--- Activity ---
Keep each entry exactly as written when you repeat it, and skip the images.

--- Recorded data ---

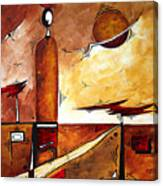 Abstract Figurative Art African Flame By Madart Canvas Print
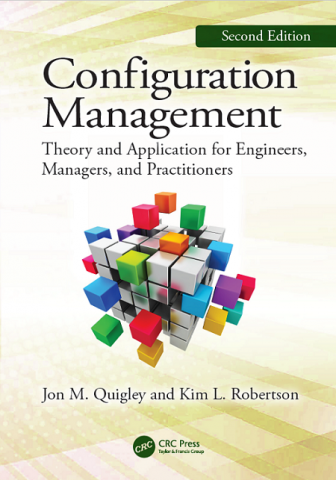 Essential Configuration Management Book Coming Out With Its Second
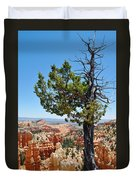 Bryce Canyon Fairyland Point Portrait Duvet Cover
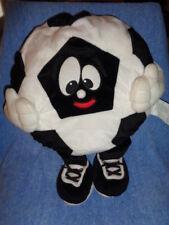 "Ball Soccer flat pillow guy man 19"" Vtg KENTEX Int'l plush stuffed face leg shoe"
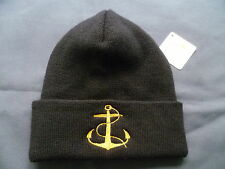 Anchor Beanie Anker  Boot Motorboot Segelboot Boat Yacht Daycruiser Sailing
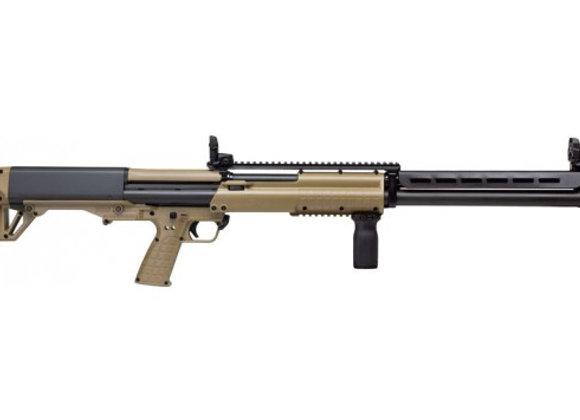 "KEL-TEC KSG-25 SHOTGUN 12GA. 3"" 25-SHOT 30.5"" CYLINDER TAN"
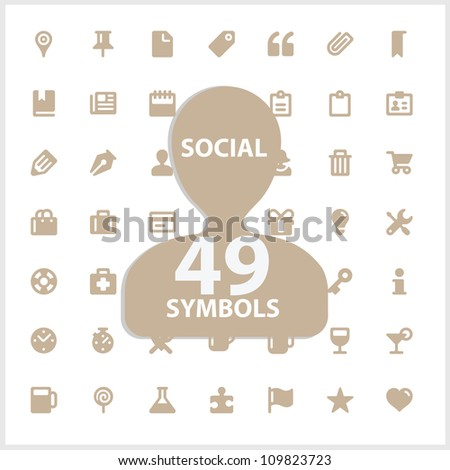Web and social vector symbols set isolated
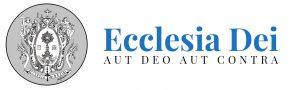 Ecclesia Dei
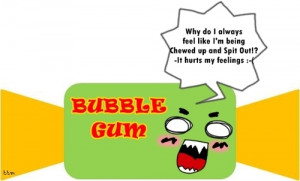 Most popular tags for this image include: funny, bubble gum and lol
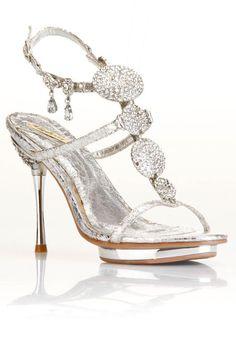 really nice formal shoe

--- Solved exercise ---
 Abstract Figurative Art African Flame By Madart Canvas Print
 Essential Configuration Management Book Coming Out With Its Second
 Bryce Canyon Fairyland Point Portrait Duvet Cover
 "Ball Soccer flat pillow guy man 19"" Vtg KENTEX Int'l plush stuffed face leg shoe"
 Anchor Beanie Anker  Boot Motorboot Segelboot Boat Yacht Daycruiser Sailing
 "KEL-TEC KSG-25 SHOTGUN 12GA. 3"" 25-SHOT 30.5"" CYLINDER TAN"
Web and social vector symbols set isolated
 Ecclesia Dei
 Most popular tags for this image include: funny, bubble gum and lol
 really nice formal shoe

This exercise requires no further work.